Copy out the records below exactly, starting with the line that contains "Looking at this scene, does" and continuing through the line that contains "27.0 metres", including both of those lines.

- _DATA RECORDS_

= = = = = = =

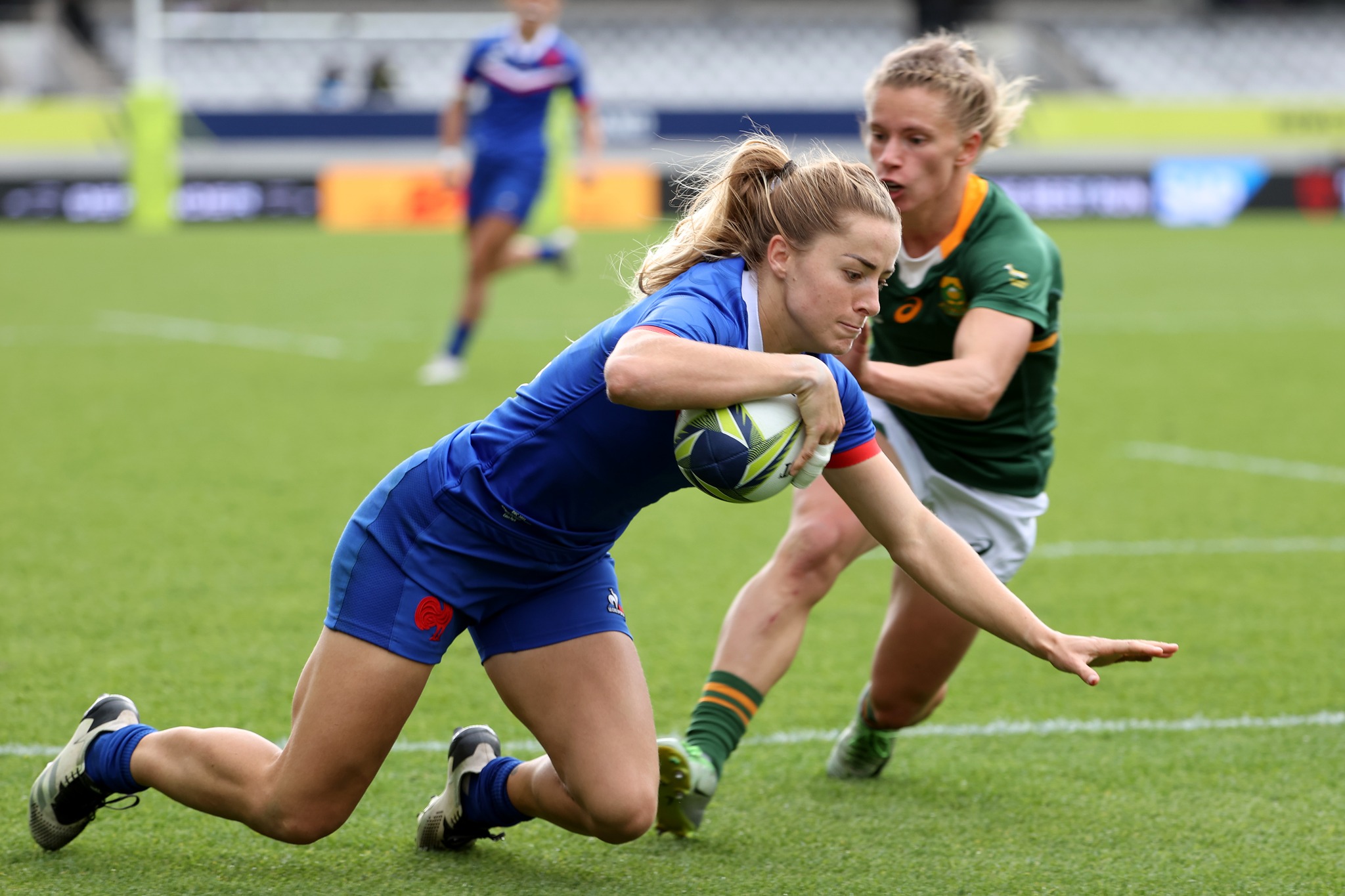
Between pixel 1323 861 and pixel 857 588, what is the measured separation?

= = = = = = =

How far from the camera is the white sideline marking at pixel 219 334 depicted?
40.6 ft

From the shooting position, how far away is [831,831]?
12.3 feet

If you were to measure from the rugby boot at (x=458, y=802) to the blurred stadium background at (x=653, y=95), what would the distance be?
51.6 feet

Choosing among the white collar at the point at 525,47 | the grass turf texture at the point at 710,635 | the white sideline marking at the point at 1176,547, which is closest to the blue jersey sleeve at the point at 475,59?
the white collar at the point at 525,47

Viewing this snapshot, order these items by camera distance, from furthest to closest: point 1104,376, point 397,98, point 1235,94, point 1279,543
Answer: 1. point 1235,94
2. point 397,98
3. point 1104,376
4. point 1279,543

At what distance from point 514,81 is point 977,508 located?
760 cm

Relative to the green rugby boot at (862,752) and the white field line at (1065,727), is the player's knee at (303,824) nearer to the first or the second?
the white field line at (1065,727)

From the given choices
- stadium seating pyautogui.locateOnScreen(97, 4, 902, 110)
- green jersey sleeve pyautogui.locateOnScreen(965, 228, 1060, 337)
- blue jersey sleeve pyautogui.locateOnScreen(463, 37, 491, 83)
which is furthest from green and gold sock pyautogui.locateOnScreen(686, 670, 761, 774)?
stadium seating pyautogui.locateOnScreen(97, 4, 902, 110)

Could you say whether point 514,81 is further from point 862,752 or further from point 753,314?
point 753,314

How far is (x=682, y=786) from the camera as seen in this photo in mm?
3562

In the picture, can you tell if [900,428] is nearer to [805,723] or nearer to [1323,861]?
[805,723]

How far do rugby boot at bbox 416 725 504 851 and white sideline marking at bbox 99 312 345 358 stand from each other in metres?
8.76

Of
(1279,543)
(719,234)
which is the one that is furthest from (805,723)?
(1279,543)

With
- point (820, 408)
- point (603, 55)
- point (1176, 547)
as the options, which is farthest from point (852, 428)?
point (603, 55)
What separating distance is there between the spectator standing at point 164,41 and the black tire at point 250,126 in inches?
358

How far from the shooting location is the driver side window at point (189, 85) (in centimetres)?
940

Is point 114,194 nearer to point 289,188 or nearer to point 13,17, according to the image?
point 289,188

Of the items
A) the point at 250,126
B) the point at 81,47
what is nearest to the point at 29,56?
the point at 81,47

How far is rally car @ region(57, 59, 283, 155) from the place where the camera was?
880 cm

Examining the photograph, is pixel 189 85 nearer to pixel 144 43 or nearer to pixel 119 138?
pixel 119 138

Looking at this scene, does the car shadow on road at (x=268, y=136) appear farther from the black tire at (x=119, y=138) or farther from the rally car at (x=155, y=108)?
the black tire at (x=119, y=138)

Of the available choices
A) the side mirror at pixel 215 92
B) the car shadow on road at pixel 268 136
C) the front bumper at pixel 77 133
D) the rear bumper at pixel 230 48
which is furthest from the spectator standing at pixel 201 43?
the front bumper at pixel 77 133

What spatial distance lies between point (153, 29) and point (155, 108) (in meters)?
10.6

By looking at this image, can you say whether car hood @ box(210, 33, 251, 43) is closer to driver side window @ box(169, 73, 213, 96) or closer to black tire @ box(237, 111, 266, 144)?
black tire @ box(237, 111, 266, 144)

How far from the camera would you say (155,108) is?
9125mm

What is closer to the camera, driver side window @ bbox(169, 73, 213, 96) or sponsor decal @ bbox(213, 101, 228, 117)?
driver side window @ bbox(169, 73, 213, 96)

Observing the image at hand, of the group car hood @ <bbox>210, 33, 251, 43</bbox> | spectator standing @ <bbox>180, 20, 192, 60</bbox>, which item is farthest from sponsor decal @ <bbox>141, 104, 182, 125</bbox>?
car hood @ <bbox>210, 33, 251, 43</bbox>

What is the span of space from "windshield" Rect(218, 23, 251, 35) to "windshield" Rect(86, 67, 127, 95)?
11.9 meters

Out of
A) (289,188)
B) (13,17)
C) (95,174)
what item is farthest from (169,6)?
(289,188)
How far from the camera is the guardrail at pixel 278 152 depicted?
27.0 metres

= = = = = = =

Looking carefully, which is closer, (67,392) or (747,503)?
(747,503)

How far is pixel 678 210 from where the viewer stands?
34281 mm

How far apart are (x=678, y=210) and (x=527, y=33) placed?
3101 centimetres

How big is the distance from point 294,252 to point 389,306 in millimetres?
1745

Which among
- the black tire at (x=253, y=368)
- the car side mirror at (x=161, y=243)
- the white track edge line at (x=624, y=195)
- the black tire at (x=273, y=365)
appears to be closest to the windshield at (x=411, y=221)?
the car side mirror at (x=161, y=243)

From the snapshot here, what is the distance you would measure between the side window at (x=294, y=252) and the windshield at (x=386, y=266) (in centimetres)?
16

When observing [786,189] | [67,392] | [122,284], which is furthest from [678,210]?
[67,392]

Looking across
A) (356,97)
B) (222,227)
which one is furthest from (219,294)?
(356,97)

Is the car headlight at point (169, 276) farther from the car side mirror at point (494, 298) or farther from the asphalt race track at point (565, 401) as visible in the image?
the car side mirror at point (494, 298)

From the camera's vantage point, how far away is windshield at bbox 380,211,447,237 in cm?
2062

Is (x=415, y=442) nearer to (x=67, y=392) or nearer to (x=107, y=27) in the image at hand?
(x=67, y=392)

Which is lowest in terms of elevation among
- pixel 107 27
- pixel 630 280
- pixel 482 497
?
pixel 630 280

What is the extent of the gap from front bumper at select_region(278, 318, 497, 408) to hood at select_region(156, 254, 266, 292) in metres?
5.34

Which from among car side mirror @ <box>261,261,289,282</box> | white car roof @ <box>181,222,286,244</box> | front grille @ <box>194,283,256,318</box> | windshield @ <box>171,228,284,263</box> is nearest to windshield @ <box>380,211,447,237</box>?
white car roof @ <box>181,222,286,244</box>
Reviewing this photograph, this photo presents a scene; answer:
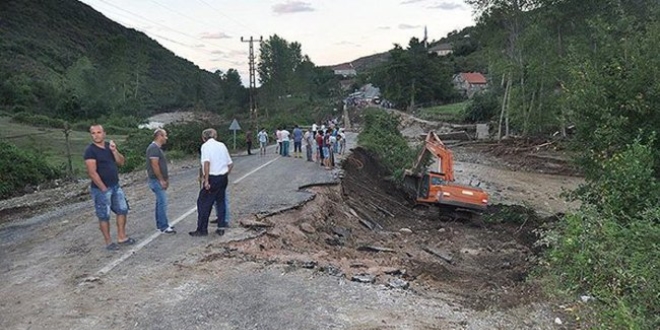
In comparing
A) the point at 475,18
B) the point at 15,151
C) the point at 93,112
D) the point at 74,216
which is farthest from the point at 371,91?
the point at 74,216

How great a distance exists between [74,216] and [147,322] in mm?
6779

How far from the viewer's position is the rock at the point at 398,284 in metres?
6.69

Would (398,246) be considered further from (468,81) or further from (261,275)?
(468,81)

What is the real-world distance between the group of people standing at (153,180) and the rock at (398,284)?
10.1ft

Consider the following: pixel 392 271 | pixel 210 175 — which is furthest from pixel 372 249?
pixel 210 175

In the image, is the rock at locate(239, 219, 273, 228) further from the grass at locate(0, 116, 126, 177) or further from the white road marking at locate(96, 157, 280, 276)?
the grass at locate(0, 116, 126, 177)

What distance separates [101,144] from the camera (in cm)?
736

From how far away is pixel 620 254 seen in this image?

= = = = = = =

- _THE COMPLETED TASK_
Looking at this scene, does the car shadow on road at (x=268, y=136) appear farther from the black tire at (x=119, y=138) or farther from the rally car at (x=155, y=108)?
the black tire at (x=119, y=138)

Of the available choices
A) the side mirror at pixel 215 92
B) the car shadow on road at pixel 268 136
C) the front bumper at pixel 77 133
D) the rear bumper at pixel 230 48
which is furthest from the spectator standing at pixel 201 43?
the front bumper at pixel 77 133

What spatial distance lies between point (153, 29) and point (155, 108) (in meters)?
10.6

By looking at this image, can you say whether car hood @ box(210, 33, 251, 43) is closer to driver side window @ box(169, 73, 213, 96) or closer to black tire @ box(237, 111, 266, 144)?
black tire @ box(237, 111, 266, 144)

How far from the camera would you say (155,108) is?
9125mm

What is closer to the camera, driver side window @ bbox(169, 73, 213, 96) or sponsor decal @ bbox(213, 101, 228, 117)?
driver side window @ bbox(169, 73, 213, 96)

Observing the image at hand, of the group car hood @ <bbox>210, 33, 251, 43</bbox> | spectator standing @ <bbox>180, 20, 192, 60</bbox>, which item is farthest from sponsor decal @ <bbox>141, 104, 182, 125</bbox>?
car hood @ <bbox>210, 33, 251, 43</bbox>

What is the span of space from "windshield" Rect(218, 23, 251, 35) to "windshield" Rect(86, 67, 127, 95)?
11.9 meters

Out of
A) (289,188)
B) (13,17)
C) (95,174)
what item is farthest from (169,6)?
(289,188)
How far from the camera is the guardrail at pixel 278 152 depicted?
27.0 metres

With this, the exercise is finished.